— Problem description —
Reproduce every line of text in the records below character for character, leaving out the pictures.
*** Block opens ***
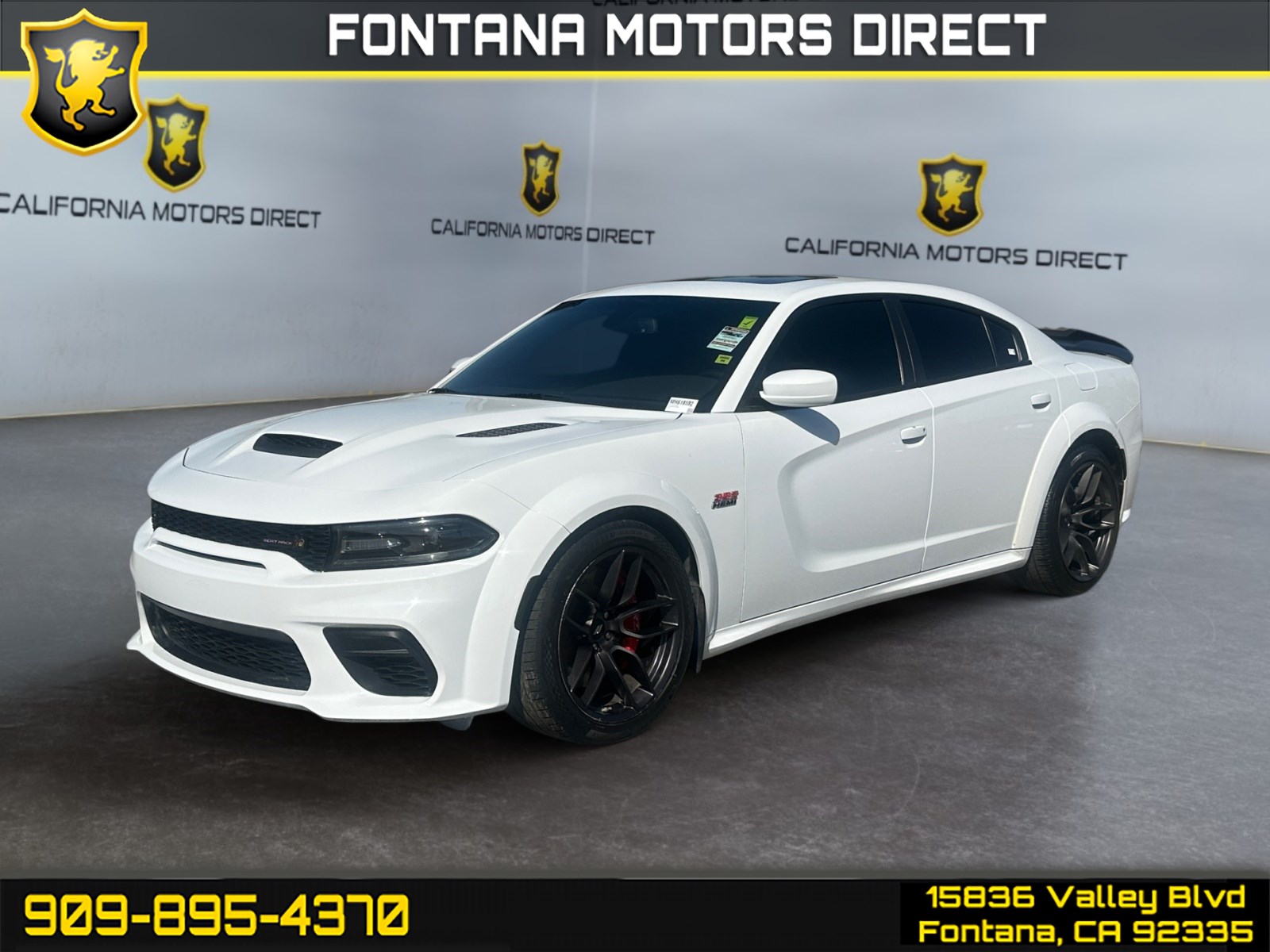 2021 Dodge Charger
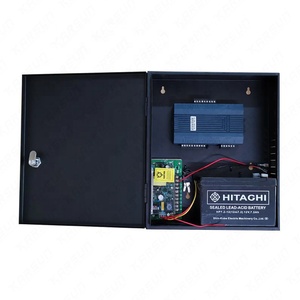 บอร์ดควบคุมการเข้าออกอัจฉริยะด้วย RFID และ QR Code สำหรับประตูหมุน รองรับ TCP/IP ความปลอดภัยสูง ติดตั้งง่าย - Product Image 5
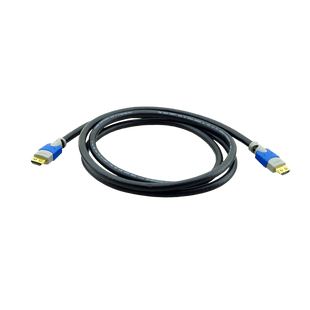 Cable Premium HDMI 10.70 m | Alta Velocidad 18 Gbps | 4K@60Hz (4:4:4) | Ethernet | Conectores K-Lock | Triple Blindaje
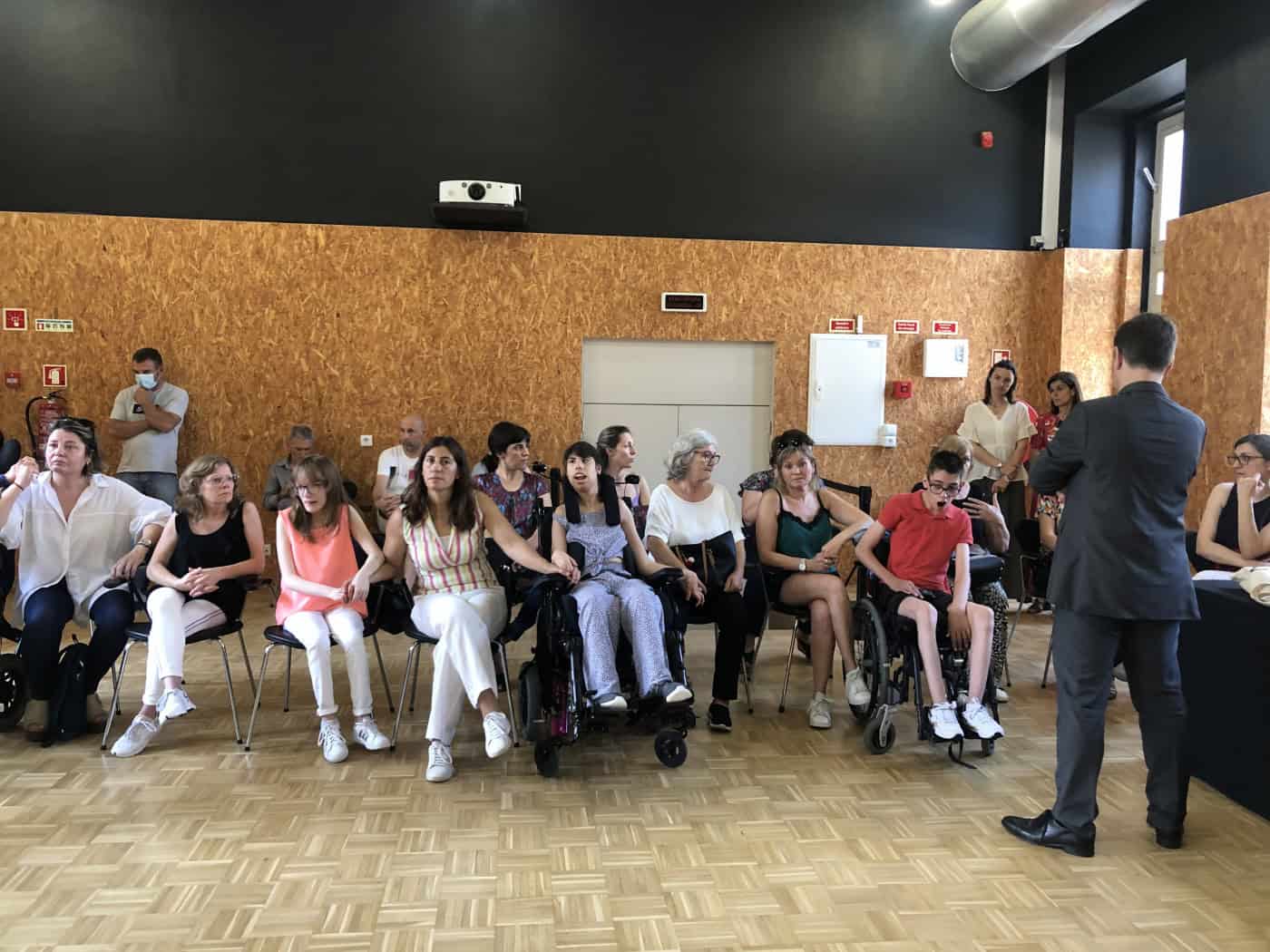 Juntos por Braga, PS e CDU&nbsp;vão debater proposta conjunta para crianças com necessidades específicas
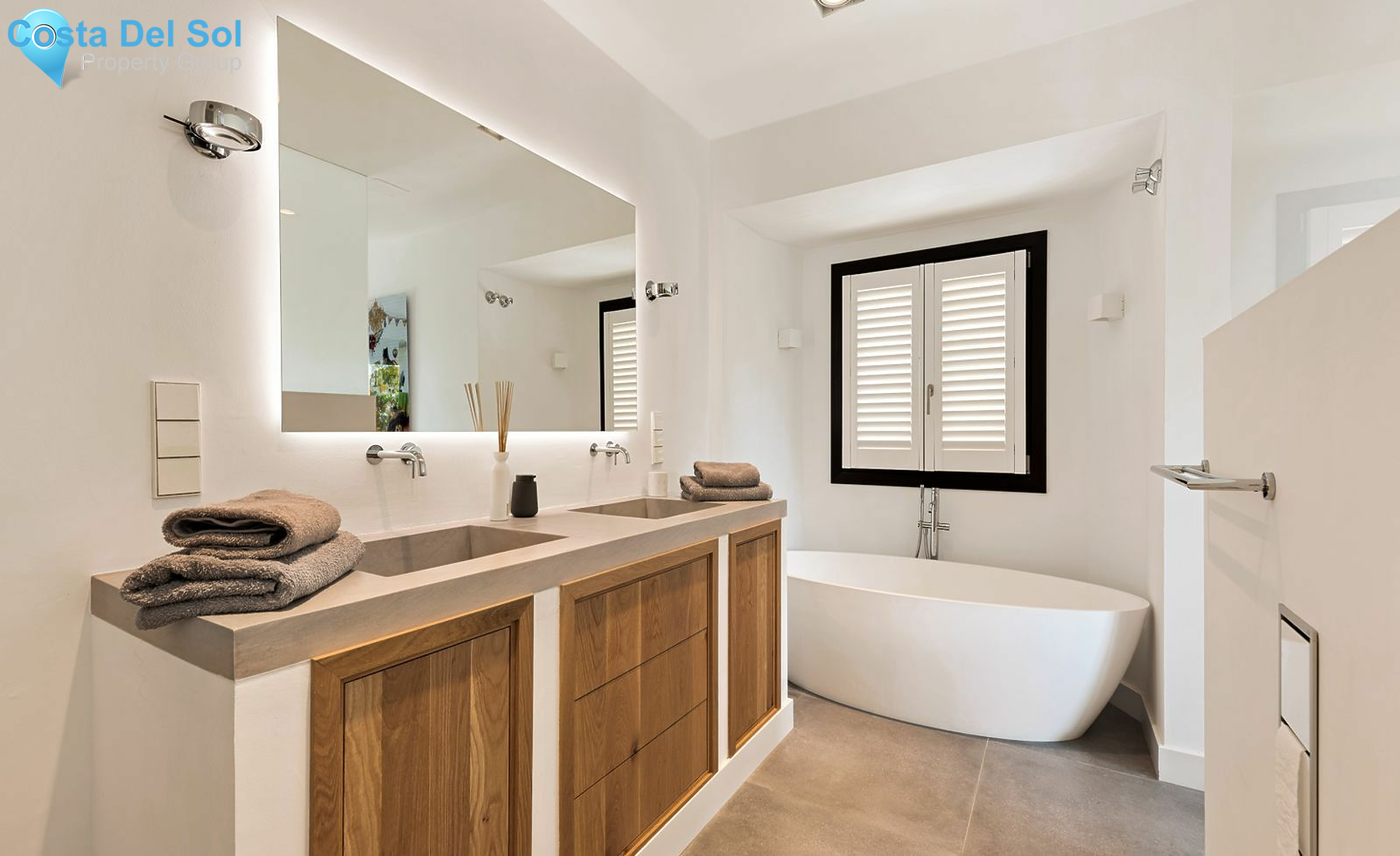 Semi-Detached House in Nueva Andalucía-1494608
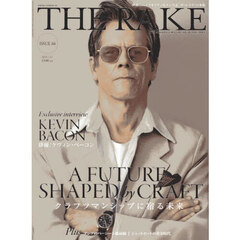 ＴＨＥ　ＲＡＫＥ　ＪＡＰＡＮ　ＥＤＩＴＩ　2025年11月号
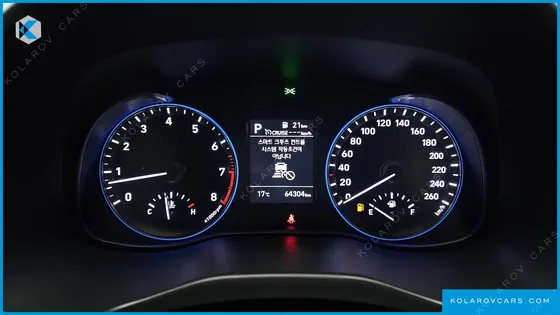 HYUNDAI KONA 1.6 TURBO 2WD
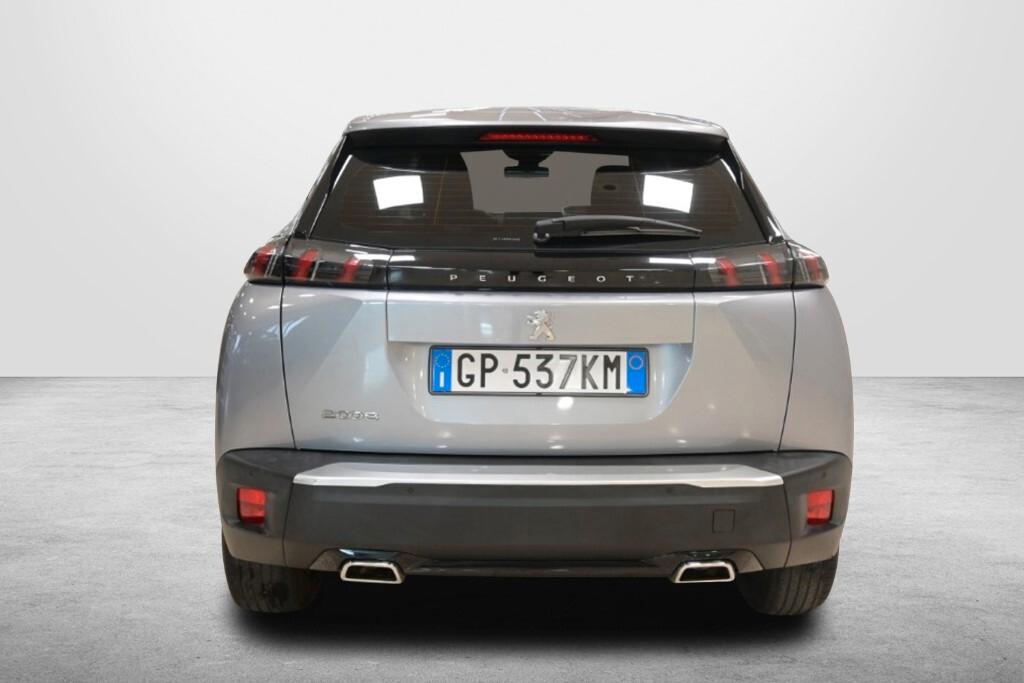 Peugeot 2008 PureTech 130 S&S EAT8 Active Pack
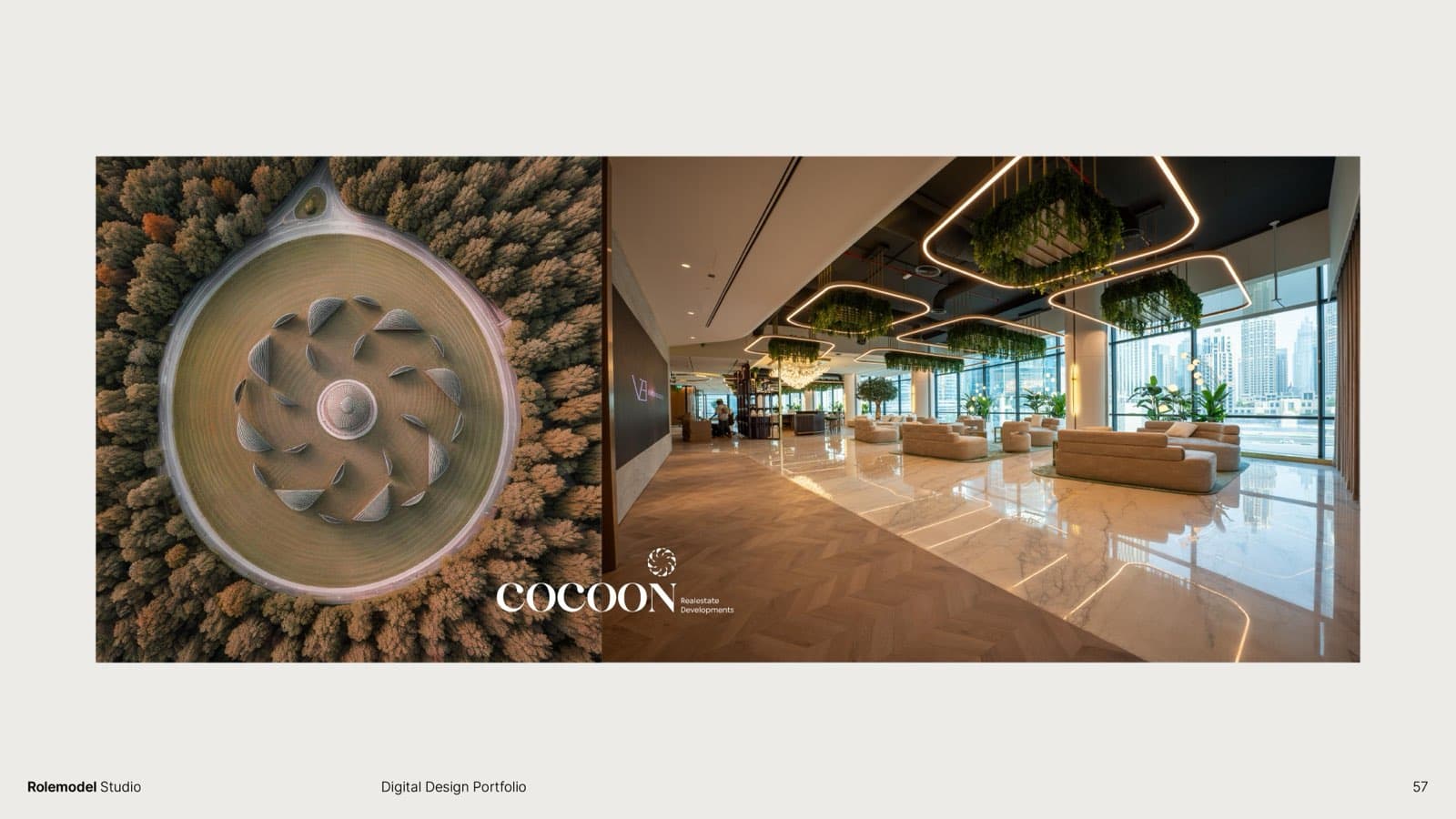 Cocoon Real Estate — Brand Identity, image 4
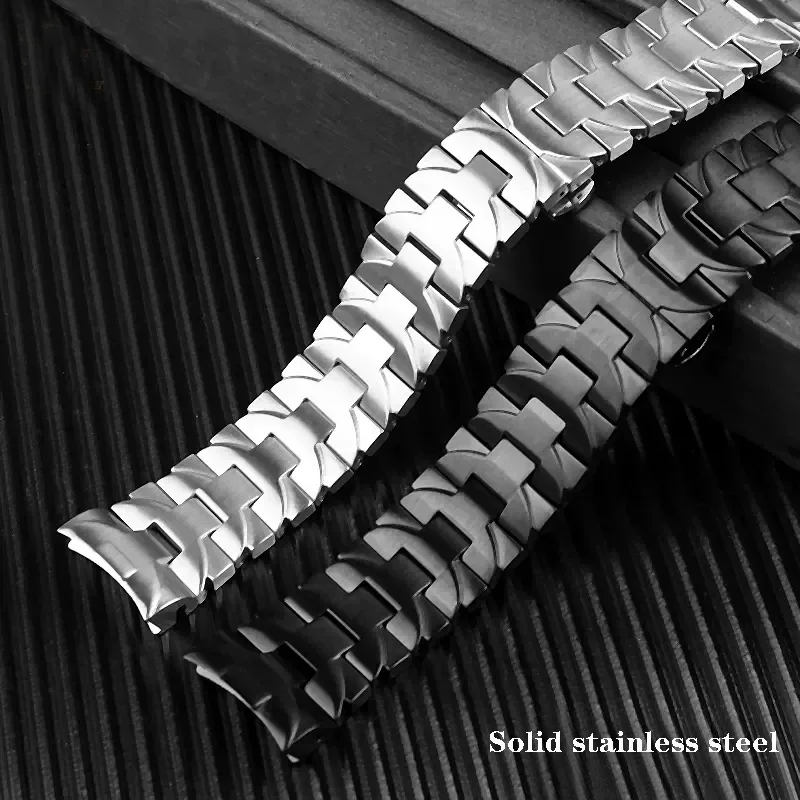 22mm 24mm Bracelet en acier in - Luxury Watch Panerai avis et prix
*** Block closes ***
— The answer —
 2021 Dodge Charger
 บอร์ดควบคุมการเข้าออกอัจฉริยะด้วย RFID และ QR Code สำหรับประตูหมุน รองรับ TCP/IP ความปลอดภัยสูง ติดตั้งง่าย - Product Image 5
 Cable Premium HDMI 10.70 m | Alta Velocidad 18 Gbps | 4K@60Hz (4:4:4) | Ethernet | Conectores K-Lock | Triple Blindaje
 Juntos por Braga, PS e CDU&nbsp;vão debater proposta conjunta para crianças com necessidades específicas
 Semi-Detached House in Nueva Andalucía-1494608
 ＴＨＥ　ＲＡＫＥ　ＪＡＰＡＮ　ＥＤＩＴＩ　2025年11月号
 HYUNDAI KONA 1.6 TURBO 2WD
 Peugeot 2008 PureTech 130 S&S EAT8 Active Pack
 Cocoon Real Estate — Brand Identity, image 4
 22mm 24mm Bracelet en acier in - Luxury Watch Panerai avis et prix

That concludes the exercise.